● **JOB**: Reproduce every record below exactly as written, but leave out any pictures.

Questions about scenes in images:
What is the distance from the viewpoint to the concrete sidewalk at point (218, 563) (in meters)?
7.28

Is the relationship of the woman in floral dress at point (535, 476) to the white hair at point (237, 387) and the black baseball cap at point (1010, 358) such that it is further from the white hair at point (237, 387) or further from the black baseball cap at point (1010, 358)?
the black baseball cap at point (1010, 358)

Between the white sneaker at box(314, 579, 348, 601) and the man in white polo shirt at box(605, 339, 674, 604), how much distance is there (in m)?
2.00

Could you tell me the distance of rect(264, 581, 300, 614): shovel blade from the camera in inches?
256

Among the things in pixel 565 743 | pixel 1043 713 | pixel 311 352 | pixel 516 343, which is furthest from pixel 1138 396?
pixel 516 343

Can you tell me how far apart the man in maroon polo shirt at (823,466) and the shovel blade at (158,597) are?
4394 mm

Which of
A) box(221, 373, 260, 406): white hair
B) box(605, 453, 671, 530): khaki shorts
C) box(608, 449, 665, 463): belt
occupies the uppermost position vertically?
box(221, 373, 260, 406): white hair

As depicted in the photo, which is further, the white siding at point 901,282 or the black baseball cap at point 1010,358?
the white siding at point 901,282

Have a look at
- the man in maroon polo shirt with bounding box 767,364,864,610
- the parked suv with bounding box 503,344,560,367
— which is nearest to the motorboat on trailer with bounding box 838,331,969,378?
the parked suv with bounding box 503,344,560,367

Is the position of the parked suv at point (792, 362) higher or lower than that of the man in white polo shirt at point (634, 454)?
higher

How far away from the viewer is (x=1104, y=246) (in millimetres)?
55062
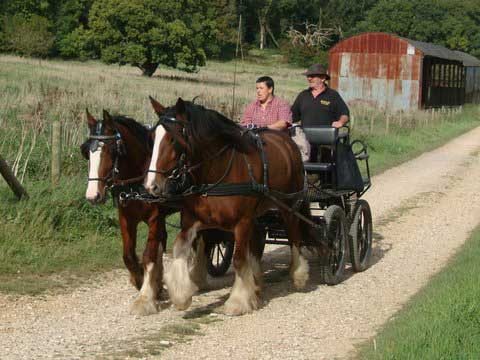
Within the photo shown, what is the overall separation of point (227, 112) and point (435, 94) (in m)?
30.6

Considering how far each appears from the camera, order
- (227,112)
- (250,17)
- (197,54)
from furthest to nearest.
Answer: (250,17)
(197,54)
(227,112)

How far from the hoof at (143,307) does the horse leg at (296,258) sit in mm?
1733

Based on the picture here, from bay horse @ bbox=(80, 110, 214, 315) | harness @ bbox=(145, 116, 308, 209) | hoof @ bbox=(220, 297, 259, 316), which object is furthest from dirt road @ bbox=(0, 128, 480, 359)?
harness @ bbox=(145, 116, 308, 209)

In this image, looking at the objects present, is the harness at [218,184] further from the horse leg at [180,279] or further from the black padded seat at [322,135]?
the black padded seat at [322,135]

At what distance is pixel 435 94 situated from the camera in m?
50.1

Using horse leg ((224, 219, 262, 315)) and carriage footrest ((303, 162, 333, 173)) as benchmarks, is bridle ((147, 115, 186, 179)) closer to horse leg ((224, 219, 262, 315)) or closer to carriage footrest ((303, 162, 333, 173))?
horse leg ((224, 219, 262, 315))

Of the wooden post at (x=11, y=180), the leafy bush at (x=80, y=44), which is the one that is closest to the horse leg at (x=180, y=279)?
the wooden post at (x=11, y=180)

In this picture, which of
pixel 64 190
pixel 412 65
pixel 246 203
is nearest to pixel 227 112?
pixel 64 190

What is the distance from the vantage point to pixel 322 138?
9.67m

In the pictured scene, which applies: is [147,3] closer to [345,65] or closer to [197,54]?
[197,54]

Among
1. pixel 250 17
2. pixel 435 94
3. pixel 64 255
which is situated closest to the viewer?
pixel 64 255

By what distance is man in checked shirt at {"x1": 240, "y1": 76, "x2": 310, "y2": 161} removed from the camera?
355 inches

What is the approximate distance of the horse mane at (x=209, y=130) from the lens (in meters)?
7.47

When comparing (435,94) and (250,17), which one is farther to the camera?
(250,17)
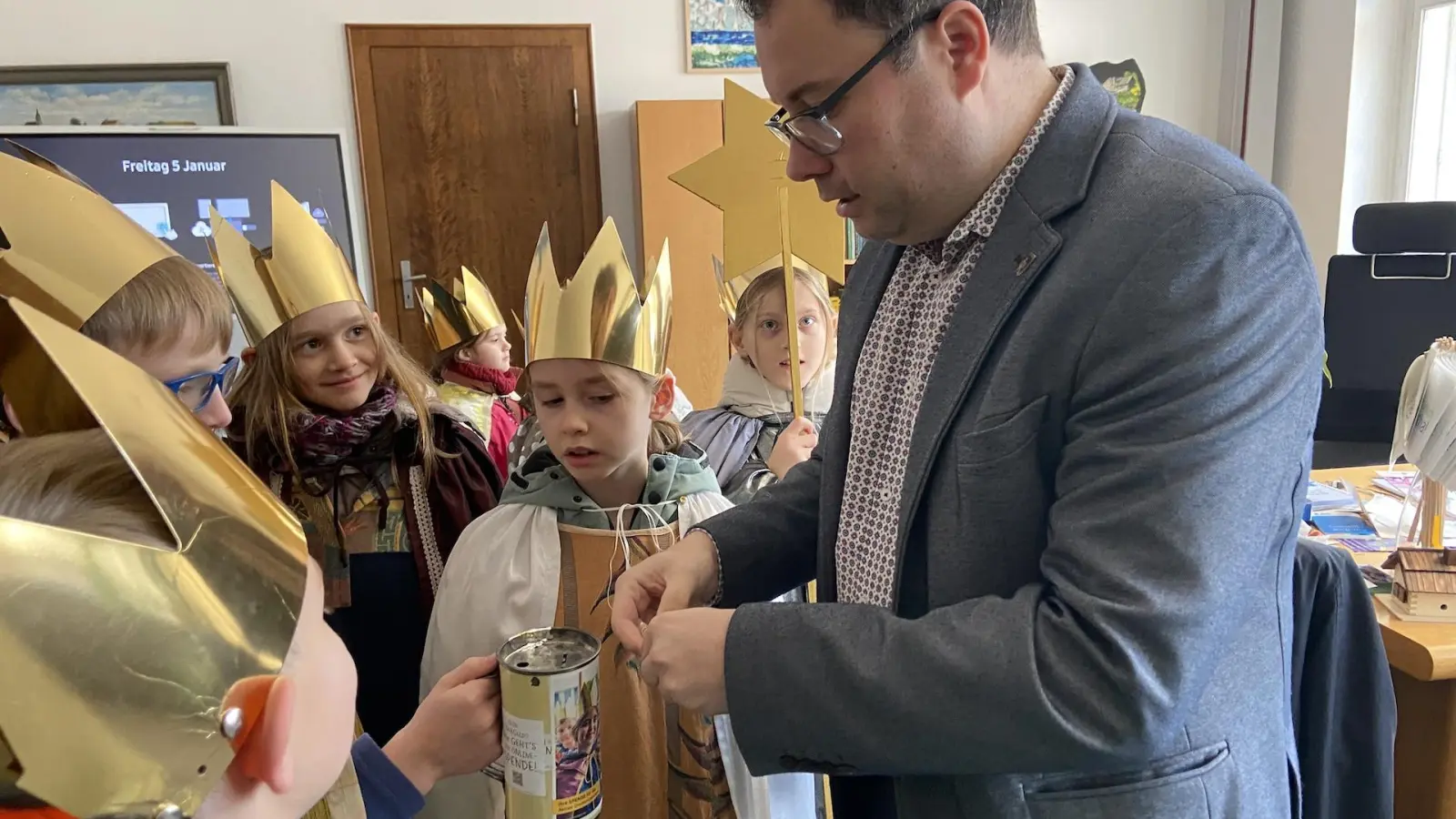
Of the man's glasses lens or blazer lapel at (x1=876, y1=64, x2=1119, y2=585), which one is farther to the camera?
the man's glasses lens

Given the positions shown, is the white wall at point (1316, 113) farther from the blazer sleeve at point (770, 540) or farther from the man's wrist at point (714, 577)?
the man's wrist at point (714, 577)

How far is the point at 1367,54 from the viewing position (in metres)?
3.81

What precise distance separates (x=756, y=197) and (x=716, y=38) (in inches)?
123

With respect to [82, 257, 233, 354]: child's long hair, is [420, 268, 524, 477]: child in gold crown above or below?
below

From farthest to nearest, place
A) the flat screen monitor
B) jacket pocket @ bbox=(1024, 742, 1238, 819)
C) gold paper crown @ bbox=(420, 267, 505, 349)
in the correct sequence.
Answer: the flat screen monitor < gold paper crown @ bbox=(420, 267, 505, 349) < jacket pocket @ bbox=(1024, 742, 1238, 819)

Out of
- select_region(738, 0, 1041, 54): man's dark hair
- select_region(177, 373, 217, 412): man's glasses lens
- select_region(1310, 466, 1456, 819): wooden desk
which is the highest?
select_region(738, 0, 1041, 54): man's dark hair

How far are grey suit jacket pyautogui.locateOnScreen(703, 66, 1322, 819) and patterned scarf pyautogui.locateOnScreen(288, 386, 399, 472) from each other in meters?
1.10

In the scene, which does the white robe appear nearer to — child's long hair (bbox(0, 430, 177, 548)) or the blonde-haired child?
the blonde-haired child

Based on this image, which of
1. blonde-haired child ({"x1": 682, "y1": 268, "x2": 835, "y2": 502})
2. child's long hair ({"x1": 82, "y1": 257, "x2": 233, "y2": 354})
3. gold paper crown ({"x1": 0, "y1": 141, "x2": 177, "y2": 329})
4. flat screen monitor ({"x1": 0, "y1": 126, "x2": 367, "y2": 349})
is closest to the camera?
gold paper crown ({"x1": 0, "y1": 141, "x2": 177, "y2": 329})

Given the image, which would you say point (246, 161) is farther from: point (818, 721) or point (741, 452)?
point (818, 721)

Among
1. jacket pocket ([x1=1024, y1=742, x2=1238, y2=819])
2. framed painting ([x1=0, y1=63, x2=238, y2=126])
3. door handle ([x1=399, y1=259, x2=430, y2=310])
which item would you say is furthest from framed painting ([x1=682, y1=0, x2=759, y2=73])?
jacket pocket ([x1=1024, y1=742, x2=1238, y2=819])

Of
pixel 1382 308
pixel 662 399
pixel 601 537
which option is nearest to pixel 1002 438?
pixel 601 537

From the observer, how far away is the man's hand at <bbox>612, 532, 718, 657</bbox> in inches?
39.0

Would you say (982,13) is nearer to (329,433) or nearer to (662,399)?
(662,399)
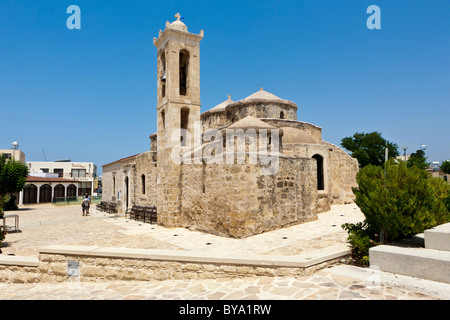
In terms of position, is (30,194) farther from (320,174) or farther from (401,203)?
(401,203)

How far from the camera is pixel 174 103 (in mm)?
11789

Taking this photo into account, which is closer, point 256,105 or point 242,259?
point 242,259

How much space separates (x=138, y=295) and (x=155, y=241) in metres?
3.83

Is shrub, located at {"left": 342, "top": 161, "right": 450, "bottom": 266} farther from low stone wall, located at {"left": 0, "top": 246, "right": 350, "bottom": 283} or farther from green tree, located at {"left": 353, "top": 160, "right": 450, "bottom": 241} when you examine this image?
low stone wall, located at {"left": 0, "top": 246, "right": 350, "bottom": 283}

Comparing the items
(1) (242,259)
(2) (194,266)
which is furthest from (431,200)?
(2) (194,266)

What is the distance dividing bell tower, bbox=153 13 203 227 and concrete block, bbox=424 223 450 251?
8.34m

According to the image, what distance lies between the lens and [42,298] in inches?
179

● **RESPONSE TO THE TASK**:
What is the distance from the viewpoint to the concrete sidewalk at point (218, 563) (in meters)?
7.28

Is the relationship of the woman in floral dress at point (535, 476) to the white hair at point (237, 387) and the black baseball cap at point (1010, 358) such that it is further from the white hair at point (237, 387) or further from the black baseball cap at point (1010, 358)?
the black baseball cap at point (1010, 358)

Between the white sneaker at box(314, 579, 348, 601) and the man in white polo shirt at box(605, 339, 674, 604), how much distance is there (in m)?
2.00

Could you tell me the distance of rect(264, 581, 300, 614): shovel blade from the camera in inches?
256

Among the things in pixel 565 743 | pixel 1043 713 | pixel 311 352 | pixel 516 343, which is furthest from pixel 1138 396?
pixel 516 343

Can you tell me how far apart the man in maroon polo shirt at (823,466) and the shovel blade at (158,597) are?
4394 mm

Which of
A) box(221, 373, 260, 406): white hair
B) box(605, 453, 671, 530): khaki shorts
C) box(608, 449, 665, 463): belt
occupies the uppermost position vertically?
box(221, 373, 260, 406): white hair

As depicted in the photo, which is further, the white siding at point 901,282 or the black baseball cap at point 1010,358?
the white siding at point 901,282

Have a look at
- the man in maroon polo shirt with bounding box 767,364,864,610
- the parked suv with bounding box 503,344,560,367
— which is nearest to the motorboat on trailer with bounding box 838,331,969,378?
the parked suv with bounding box 503,344,560,367

Is the position of the parked suv at point (792, 362) higher or lower than that of the man in white polo shirt at point (634, 454)?
higher

How far away from the viewer is (x=1104, y=246) (in millimetres)?
55062
Within the photo shown, what is the overall separation of point (227, 112) and point (435, 94) (in m)?
30.6

Considering how far each appears from the camera, order
- (227,112)
- (250,17)
- (197,54)
from furthest to nearest.
Answer: (250,17)
(197,54)
(227,112)

How far from the hoof at (143,307) does the horse leg at (296,258) sit in mm?
1733

Based on the picture here, from bay horse @ bbox=(80, 110, 214, 315) | harness @ bbox=(145, 116, 308, 209) | hoof @ bbox=(220, 297, 259, 316), which object is furthest from dirt road @ bbox=(0, 128, 480, 359)?
harness @ bbox=(145, 116, 308, 209)

In this image, looking at the objects present, is the harness at [218,184] further from the horse leg at [180,279] or further from the black padded seat at [322,135]?
the black padded seat at [322,135]

At what distance is pixel 435 94 situated from the camera in m?
50.1

Using horse leg ((224, 219, 262, 315)) and carriage footrest ((303, 162, 333, 173)) as benchmarks, is bridle ((147, 115, 186, 179)) closer to horse leg ((224, 219, 262, 315)) or closer to carriage footrest ((303, 162, 333, 173))?
horse leg ((224, 219, 262, 315))

Of the wooden post at (x=11, y=180), the leafy bush at (x=80, y=44), which is the one that is closest to the horse leg at (x=180, y=279)?
the wooden post at (x=11, y=180)

In this picture, which of
pixel 64 190
pixel 412 65
pixel 246 203
is nearest to pixel 227 112?
pixel 64 190

What is the distance from the vantage point to pixel 322 138?
9.67m

In the pictured scene, which applies: is [147,3] closer to [345,65] or closer to [197,54]?
[197,54]

Among
1. pixel 250 17
2. pixel 435 94
3. pixel 64 255
which is situated closest to the viewer?
pixel 64 255

By what distance is man in checked shirt at {"x1": 240, "y1": 76, "x2": 310, "y2": 161} removed from the camera?
355 inches

What is the approximate distance of the horse mane at (x=209, y=130) from the lens (in meters)?
7.47

When comparing (435,94) and (250,17), which one is farther to the camera?
(250,17)
Of the man's glasses lens or blazer lapel at (x1=876, y1=64, x2=1119, y2=585), which one is farther to the camera?
the man's glasses lens

Given the positions shown, is the white wall at point (1316, 113) farther from the blazer sleeve at point (770, 540) or farther from the man's wrist at point (714, 577)?
the man's wrist at point (714, 577)

How far is the point at 1367,54 from the viewing position (in metres)?
3.81

What precise distance separates (x=756, y=197) and (x=716, y=38) (in inches)?
123

With respect to [82, 257, 233, 354]: child's long hair, is [420, 268, 524, 477]: child in gold crown above or below?
below

From farthest to nearest, place
A) the flat screen monitor
B) jacket pocket @ bbox=(1024, 742, 1238, 819)
C) gold paper crown @ bbox=(420, 267, 505, 349)
in the correct sequence.
Answer: the flat screen monitor < gold paper crown @ bbox=(420, 267, 505, 349) < jacket pocket @ bbox=(1024, 742, 1238, 819)

Out of
- select_region(738, 0, 1041, 54): man's dark hair
- select_region(177, 373, 217, 412): man's glasses lens
- select_region(1310, 466, 1456, 819): wooden desk
which is the highest?
select_region(738, 0, 1041, 54): man's dark hair

How far are grey suit jacket pyautogui.locateOnScreen(703, 66, 1322, 819) and patterned scarf pyautogui.locateOnScreen(288, 386, 399, 472) from each other in meters?
1.10

In the scene, which does the white robe appear nearer to — child's long hair (bbox(0, 430, 177, 548)) or the blonde-haired child?
the blonde-haired child

Based on this image, which of
1. blonde-haired child ({"x1": 682, "y1": 268, "x2": 835, "y2": 502})
2. child's long hair ({"x1": 82, "y1": 257, "x2": 233, "y2": 354})
3. gold paper crown ({"x1": 0, "y1": 141, "x2": 177, "y2": 329})
4. flat screen monitor ({"x1": 0, "y1": 126, "x2": 367, "y2": 349})
is closest to the camera?
gold paper crown ({"x1": 0, "y1": 141, "x2": 177, "y2": 329})

Given the image, which would you say point (246, 161) is farther from: point (818, 721) or point (741, 452)?
point (818, 721)

Among
1. jacket pocket ([x1=1024, y1=742, x2=1238, y2=819])
2. framed painting ([x1=0, y1=63, x2=238, y2=126])
3. door handle ([x1=399, y1=259, x2=430, y2=310])
which item would you say is furthest from framed painting ([x1=682, y1=0, x2=759, y2=73])?
jacket pocket ([x1=1024, y1=742, x2=1238, y2=819])

Of
pixel 1382 308
pixel 662 399
pixel 601 537
which option is nearest to pixel 1002 438?
pixel 601 537

From the observer, how far away is the man's hand at <bbox>612, 532, 718, 657</bbox> in inches?
39.0

Would you say (982,13) is nearer to (329,433) or nearer to (662,399)?
(662,399)
In terms of position, is (30,194) farther from (320,174) or farther from (401,203)?
(401,203)

How far from the camera is pixel 174 103 (in mm)?
11789

Taking this photo into account, which is closer, point 256,105 or point 242,259?
point 242,259

How much space separates (x=138, y=295) and (x=155, y=241) in metres?
3.83

Is shrub, located at {"left": 342, "top": 161, "right": 450, "bottom": 266} farther from low stone wall, located at {"left": 0, "top": 246, "right": 350, "bottom": 283} or farther from green tree, located at {"left": 353, "top": 160, "right": 450, "bottom": 241} when you examine this image?
low stone wall, located at {"left": 0, "top": 246, "right": 350, "bottom": 283}

Comparing the items
(1) (242,259)
(2) (194,266)
which is furthest from (431,200)?
(2) (194,266)

What is the distance dividing bell tower, bbox=153 13 203 227 and concrete block, bbox=424 223 450 251?
8.34m

According to the image, what distance lies between the lens and [42,298] in inches?
179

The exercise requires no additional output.